УСЛОВИЕ ЗАДАНИЯ:
Ответьте на вопросы по тексту о фильмах Германа.
(a) Что оглушительно звучит за пределами квартиры Кленского?
(b) Какой камерой преимущественно снят фильм, о котором говорится во втором абзаце?
(c) Зачем ищут ученых у Германа в «Трудно быть богом»?

ТЕКСТ ДЛЯ ЧТЕНИЯ:
Тема памяти раскрывается и на уровне хронотопа: номенклатурная квартира Кленского будто магнит притягивает воспоминания, заключенные в вещи (которые он потом будет выкидывать из кармана), предметы и людей. Эти вещи существуют сами по себе, лишь иногда их замечает камера, фиксируя взгляд рассказчика. Но наполненность квартиры символическая – когда жену стесняют, ей говорят о том, что никакой семьи, кроме сына, у нее нет, а все остальное – лишь подобие вещей. За пределами квартиры царит ужасающая пустота и оглушительно звучит хруст снега, внушающего страх от приближающихся шагов, ведь на улицах люди исчезают бесследно.
В картине почти нет реалистичных, «живых» звуков. Все они, как и хруст снега, реализуют коммуникацию вместо слов и диалогов. Звук на стыке планов помогает смягчить или, наоборот, подчеркнуть сам переход – когда герой, находясь в глубине кадра, срывает подметку со своего сапога, создается ощущение его близости и нахождения камеры в крупном плане, что стирает пространственно-временные границы внутри сцены. Фильм снят преимущественно ручной камерой, будто одним кадром, а отсутствие склеек создает ощущение присутствия и переживания происходящего в моменте – зритель следует за героем, смотрит туда, куда и он. Стоит также отметить субъективные планы, когда взгляд не принадлежит кому-то конкретному или внедряется в толпу персонажей, в чем выражается социальная память. Также важны для Германа и необычные, нетривиальные воспоминания, зафиксированные в памяти, как самораскрывшийся зонт на снегу, – они подчеркивают хаос мелочей, не имеющих между собой никаких логических связей.
В своей последней картине «Трудно быть богом» Герман выступает как политический режиссер, выражая позицию «против» по отношению к советской власти и созданной ей политической памяти. Фильм не до конца вписывается в рамки выбранной темы отражения памяти, так как не основывается на исторических событиях и выступает как авторское произведение, созданное на основе одноименной повести братьев Стругацких. Сама история человека, попавшего в Средневековье из будущего, является воплощением концепции машины времени, но важно заметить, что герой Румата не может изменить к лучшему ни мир вокруг, ни самих людей, – в этом заключается трагедия беспомощности человека перед лицом глобальной истории. Для понимания идеи, заложенной Германом, важно помнить о контексте времени: успех Горбачева, доказавшего миру, что все возможно, сменяется кризисом власти в конце 1990-х – начале 2000-х. Ощущение непонимания современниками происходящего на момент создания картины влияет на цели героев: если у Стругацких ученых ищут, чтобы спасти планету, то у Германа, чтобы понять, как жить.

ИСХОДНЫЕ ДАННЫЕ:

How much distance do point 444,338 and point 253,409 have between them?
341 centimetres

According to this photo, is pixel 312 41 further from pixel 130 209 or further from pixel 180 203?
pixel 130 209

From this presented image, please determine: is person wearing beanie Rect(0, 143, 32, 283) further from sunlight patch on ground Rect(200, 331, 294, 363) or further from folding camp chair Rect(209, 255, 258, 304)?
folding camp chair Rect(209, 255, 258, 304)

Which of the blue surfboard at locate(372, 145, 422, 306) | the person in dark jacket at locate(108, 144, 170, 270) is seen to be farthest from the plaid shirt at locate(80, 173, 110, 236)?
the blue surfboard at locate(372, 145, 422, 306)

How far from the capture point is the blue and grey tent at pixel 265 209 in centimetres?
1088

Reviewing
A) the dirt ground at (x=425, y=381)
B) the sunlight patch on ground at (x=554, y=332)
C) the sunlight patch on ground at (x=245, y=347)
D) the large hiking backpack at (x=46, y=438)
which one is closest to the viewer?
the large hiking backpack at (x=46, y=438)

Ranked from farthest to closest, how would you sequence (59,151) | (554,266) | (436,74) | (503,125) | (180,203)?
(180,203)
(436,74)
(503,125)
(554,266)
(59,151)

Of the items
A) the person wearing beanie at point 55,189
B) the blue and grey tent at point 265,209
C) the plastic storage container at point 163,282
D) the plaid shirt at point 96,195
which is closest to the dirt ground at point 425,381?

---

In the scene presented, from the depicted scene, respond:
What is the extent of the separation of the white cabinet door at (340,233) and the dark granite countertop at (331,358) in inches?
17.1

* * *

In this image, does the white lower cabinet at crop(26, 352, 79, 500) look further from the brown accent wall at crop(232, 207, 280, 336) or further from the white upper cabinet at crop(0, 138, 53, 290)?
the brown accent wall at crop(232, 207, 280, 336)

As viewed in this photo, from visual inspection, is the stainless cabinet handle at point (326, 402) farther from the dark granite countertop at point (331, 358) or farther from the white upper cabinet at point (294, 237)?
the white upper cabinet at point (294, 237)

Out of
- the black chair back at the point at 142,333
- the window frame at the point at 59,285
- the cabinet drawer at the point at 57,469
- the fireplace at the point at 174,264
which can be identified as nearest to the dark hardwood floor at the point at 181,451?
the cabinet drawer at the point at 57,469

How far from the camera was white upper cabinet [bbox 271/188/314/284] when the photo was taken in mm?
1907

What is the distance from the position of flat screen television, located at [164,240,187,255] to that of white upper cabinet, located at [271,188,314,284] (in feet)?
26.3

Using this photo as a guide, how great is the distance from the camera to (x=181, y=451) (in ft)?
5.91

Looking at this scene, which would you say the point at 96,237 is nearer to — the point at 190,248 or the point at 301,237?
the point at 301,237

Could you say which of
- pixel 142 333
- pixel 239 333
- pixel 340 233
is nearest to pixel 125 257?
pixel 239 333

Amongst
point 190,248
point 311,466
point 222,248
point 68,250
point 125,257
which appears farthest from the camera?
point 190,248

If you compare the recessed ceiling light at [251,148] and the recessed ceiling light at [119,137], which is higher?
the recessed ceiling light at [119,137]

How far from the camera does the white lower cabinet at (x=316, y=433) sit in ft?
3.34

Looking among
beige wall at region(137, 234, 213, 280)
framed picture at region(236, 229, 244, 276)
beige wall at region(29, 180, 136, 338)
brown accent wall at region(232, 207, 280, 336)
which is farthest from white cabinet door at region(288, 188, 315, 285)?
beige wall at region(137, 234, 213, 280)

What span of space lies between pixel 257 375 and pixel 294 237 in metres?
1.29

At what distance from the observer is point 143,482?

ОТВЕТ К ЗАДАНИЮ:
(a) Хруст снега.
(b) Ручной камерой, будто одним кадром.
(c) Чтобы понять, как жить.